▸ TEXT TO READ
1. Mosaic Type Selection: The user may select whether to render a Lego-sized or a Nano-sized as well as a 2D or a 3D mosaic.

2. Photograph Selection, Manipulation, and Submission: The user may be able to select whether to take a camera shot, or to submit a photograph from the user’s Camera Roll or camera gallery on mobile device 27, for example. The user may select the size of the mosaic to be rendered to, crop and/or re-size the photograph within a photograph boundary, and to submit the photograph for rendering. In the case of a 3D mosaic, the user may submit two photos for rendering.

3. Mosaic Selection: After photograph submission, server rendering engine 20 may return a few rendered mosaic samples to the mobile app 25. The user may view each mosaic sample and select a mosaic sample. In some embodiments, mobile app 25 may prompt the user to login, either directly or via some third party account such as Google or Facebook account, for example, to input a delivery address, and to make a payment. Once these actions are completed, the user may be able to access the Assembly Module for instructions to assemble the mosaic. 4. My Portfolio

[0090] In some embodiments of the present invention, mobile app 25 may include assembly module 93, which may provide the user with a user-friendly electronic guide to for self-assembling large complex mosaics.

[0091] In some embodiments of the present invention, a 3D mosaic may be implemented by using two images in one mosaic. A 3D mosaic may also be referred to as a lenticular mosaic. 3D mosaics may be formed using sloped top, or slanted shaped mosaic pieces. The sloped top of the mosaic brick may be assembled onto the mosaic baseplate with particular orientations to achieve a 3D image effect. Thus, when observing the mosaic from one orientation, the observer may see a first image. Subsequently when observing the mosaic from another orientation, the observer may see a second image.

[0092] Fig. 7 schematically illustrates a mosaic 200 for self-assembly in assembly module 93 in mobile app 25, in accordance with some embodiments of the present invention. In the exemplary embodiment shown in Fig. 7, mosaic 200 with an image of two children may include multiple plates 205 with a boundary 210 between multiple plates 205. Mosaic 200 may be partitioned into plates 205 separated by a plate boundary 210. When a user clicks on a plate in the home page of assembly module 93 in mobile app 25, such as a plate 220 as shown in Fig. 7, the user may access an enlarged view of the mosaic features of that plate on mobile app 25, so as to enhance the user experience for self-assembly.

[0093] Stated differently, mosaic baseplate 36 may be partitioned into a plurality of plates 205, smaller than the size of the mosaic (e.g., mosaic 200) for facilitating assembly of the mosaic. Partitioning mosaic baseplate 36 into the plurality of smaller plates 205 may be more useful where a customer may want to self-assemble the mosaic artwork.

[0094] In general, each mosaic plate may be in the form of a square or a rectangle, and in the exemplary case shown in Fig. 7, a square. Typically, a plate size may include a brick count of 20*20. The lateral dimensions of a Nano brick is typically 0.4cm, for example. Therefore, a 60*60 mosaic may include 9 x 20*20 plates, or dimensions of 24cm x 24 cm.

▸ RECORDED DATA
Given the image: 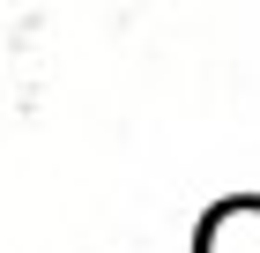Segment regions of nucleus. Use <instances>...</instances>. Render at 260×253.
Listing matches in <instances>:
<instances>
[{
	"label": "nucleus",
	"mask_w": 260,
	"mask_h": 253,
	"mask_svg": "<svg viewBox=\"0 0 260 253\" xmlns=\"http://www.w3.org/2000/svg\"><path fill=\"white\" fill-rule=\"evenodd\" d=\"M193 253H260V194L216 201L193 231Z\"/></svg>",
	"instance_id": "nucleus-1"
}]
</instances>
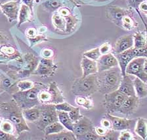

▸ WHAT TO WORK ON
Print the part of the mosaic text that runs from "1. Mosaic Type" to "photos for rendering.", word for word.

▸ SOLUTION FOR THIS TASK
1. Mosaic Type Selection: The user may select whether to render a Lego-sized or a Nano-sized as well as a 2D or a 3D mosaic.

2. Photograph Selection, Manipulation, and Submission: The user may be able to select whether to take a camera shot, or to submit a photograph from the user’s Camera Roll or camera gallery on mobile device 27, for example. The user may select the size of the mosaic to be rendered to, crop and/or re-size the photograph within a photograph boundary, and to submit the photograph for rendering. In the case of a 3D mosaic, the user may submit two photos for rendering.